Stored data entries
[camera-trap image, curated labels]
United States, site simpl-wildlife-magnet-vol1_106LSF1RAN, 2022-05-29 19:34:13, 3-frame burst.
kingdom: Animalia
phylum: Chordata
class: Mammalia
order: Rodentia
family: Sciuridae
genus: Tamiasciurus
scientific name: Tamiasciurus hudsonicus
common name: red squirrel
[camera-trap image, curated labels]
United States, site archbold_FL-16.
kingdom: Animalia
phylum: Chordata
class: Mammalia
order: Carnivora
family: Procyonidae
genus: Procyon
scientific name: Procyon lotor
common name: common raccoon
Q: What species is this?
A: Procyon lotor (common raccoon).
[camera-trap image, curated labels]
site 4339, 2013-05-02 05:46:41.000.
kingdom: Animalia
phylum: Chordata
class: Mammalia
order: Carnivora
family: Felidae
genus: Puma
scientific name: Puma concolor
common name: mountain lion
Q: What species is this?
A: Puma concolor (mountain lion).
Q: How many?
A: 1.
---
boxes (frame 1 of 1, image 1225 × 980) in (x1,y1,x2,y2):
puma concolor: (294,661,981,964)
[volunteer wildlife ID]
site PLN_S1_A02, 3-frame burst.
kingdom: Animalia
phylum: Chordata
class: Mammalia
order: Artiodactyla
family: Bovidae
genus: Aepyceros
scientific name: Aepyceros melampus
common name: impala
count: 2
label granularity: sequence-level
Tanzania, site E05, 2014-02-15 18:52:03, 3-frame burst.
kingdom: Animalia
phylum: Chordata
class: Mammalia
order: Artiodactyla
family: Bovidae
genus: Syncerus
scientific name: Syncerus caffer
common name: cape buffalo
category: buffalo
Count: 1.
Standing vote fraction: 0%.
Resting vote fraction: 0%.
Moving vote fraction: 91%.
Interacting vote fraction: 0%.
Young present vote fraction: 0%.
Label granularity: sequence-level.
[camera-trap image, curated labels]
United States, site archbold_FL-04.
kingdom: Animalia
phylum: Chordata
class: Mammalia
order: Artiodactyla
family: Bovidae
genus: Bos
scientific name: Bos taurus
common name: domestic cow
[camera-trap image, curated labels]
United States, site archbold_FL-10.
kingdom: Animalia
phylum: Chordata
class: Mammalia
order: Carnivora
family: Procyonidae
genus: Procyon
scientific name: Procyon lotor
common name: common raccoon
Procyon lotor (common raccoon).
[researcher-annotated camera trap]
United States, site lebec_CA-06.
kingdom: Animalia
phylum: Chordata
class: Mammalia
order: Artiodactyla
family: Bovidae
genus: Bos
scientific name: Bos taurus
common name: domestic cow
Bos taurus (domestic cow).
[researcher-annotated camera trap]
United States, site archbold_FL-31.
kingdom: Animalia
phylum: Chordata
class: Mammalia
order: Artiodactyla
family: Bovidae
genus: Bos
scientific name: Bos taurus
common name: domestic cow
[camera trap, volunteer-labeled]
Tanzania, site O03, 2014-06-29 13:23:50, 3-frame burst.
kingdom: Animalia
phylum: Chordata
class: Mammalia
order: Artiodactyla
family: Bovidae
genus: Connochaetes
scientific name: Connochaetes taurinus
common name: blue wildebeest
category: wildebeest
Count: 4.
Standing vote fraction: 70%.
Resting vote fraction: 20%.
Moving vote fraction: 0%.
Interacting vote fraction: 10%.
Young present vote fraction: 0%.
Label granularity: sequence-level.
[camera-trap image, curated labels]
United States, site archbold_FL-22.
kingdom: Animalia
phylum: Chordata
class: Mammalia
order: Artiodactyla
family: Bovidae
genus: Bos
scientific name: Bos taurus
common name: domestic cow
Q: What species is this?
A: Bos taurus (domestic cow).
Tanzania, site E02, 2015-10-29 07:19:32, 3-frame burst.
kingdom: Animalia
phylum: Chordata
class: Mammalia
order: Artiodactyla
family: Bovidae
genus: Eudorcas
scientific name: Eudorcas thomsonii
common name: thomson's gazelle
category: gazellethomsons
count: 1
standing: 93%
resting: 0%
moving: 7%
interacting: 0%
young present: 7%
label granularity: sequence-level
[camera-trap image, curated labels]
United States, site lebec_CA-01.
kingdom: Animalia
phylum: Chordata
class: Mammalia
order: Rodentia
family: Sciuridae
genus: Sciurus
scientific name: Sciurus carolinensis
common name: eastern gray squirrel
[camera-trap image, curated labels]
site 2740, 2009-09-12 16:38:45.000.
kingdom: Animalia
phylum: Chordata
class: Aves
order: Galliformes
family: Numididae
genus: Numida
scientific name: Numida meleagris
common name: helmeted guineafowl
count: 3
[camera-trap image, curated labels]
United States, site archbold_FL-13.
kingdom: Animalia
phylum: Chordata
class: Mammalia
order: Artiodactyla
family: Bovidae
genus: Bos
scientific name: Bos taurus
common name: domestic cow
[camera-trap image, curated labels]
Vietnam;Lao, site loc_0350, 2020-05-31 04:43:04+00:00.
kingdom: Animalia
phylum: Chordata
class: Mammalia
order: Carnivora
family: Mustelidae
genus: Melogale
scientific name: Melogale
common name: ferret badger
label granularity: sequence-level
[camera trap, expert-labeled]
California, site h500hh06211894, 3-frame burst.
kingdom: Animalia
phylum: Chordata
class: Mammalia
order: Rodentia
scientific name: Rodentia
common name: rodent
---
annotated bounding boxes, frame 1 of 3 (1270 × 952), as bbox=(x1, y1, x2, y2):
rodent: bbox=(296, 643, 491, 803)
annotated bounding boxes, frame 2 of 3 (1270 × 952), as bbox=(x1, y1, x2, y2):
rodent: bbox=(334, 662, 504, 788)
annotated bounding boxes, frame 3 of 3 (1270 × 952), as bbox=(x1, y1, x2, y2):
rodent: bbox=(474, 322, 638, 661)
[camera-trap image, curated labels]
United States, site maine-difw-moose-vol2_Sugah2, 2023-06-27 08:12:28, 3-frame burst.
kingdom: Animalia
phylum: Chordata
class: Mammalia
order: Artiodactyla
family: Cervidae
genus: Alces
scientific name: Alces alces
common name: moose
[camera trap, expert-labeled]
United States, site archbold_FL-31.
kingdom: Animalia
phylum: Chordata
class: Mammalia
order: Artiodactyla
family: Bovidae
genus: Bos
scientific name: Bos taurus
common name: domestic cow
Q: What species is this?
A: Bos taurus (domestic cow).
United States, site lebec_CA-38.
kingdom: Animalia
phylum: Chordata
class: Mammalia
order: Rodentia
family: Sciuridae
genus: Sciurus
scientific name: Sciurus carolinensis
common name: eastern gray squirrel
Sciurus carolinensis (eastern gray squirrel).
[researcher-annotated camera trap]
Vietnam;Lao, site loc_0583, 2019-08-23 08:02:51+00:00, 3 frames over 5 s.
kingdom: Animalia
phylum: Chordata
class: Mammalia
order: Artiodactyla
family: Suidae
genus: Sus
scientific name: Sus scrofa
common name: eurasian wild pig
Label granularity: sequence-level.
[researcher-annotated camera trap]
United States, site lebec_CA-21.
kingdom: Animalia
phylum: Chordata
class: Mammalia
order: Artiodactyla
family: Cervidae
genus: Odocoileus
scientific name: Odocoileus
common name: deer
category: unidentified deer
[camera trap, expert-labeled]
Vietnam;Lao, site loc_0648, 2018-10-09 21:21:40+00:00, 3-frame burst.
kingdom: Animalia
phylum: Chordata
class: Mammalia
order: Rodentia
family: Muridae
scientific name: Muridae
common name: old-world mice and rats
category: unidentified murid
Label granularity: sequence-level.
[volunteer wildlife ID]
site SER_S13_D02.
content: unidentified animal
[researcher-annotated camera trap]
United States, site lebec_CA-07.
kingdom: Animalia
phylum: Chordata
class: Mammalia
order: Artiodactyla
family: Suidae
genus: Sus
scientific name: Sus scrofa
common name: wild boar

» EXERCISE OBJECTIVE: Across the records above, return every line that contains the word "Vietnam".

» RESPONSE TO THE EXERCISE:
Vietnam;Lao, site loc_0350, 2020-05-31 04:43:04+00:00.
Vietnam;Lao, site loc_0583, 2019-08-23 08:02:51+00:00, 3 frames over 5 s.
Vietnam;Lao, site loc_0648, 2018-10-09 21:21:40+00:00, 3-frame burst.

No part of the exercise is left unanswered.